Sunday, May 30, 2010

What Life Feeds, Art Becomes



Mother died February 1, 2000, the morning after I had left her in the hospice room she had just got delivered to and in which I was instructed about the way bodies shut down.  

They knew she was virtually gone -- the hospital had rushed to contact me about okaying her need for hospice care (and thus covering the cost), and the director of the place ran me through a whole bunch of paperwork while mother, not conscious, was being settled into her room by orderlies, female and male, one of whom I could see partially from my glimpse down the hall, had an odd smile that -- I thought -- must indicate that the body movers inside that room must have been executing some 'work joke', the morbid humor of people working around the dead and dying.

Plague Europe, 1347, burials and burnings.  Think of the joke possibilities!

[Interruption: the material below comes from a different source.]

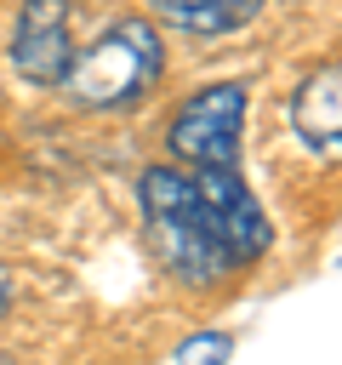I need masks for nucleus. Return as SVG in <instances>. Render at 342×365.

I wrote a long poem about the experience surrounding that.  Obtaining death certificates in order to establish legal death in order to validate my relationship rights.  The room like any fit for a Department of Motor Vehicles.  Shrieking kids.  Language slowdowns.  Frowning, burnt-out bureaucrats.  I must have brought a book.  I wanted zen patience, but found only 40-odd, ill-read pages.

Then I caught the flu.

Later that year, we went to Boston and the Isabella Stewart Gardner Museum.  How removed from hoi polloi.  Yet I was they (a formulation that, astoundingly, may be grammatical and socially accurate!).  There I stood imaginably plump with the ghost of Henry James and palpably thick with Renaissance reds and yellows.  A young attendant almost seized my mechanical pencil as I tried to take impressionistic notes about the place on a check deposit slip.  Soil entering the sanctum sanctorum, I.

Mother, flu, art.  Then fine crab meat.  My life had turned a corner.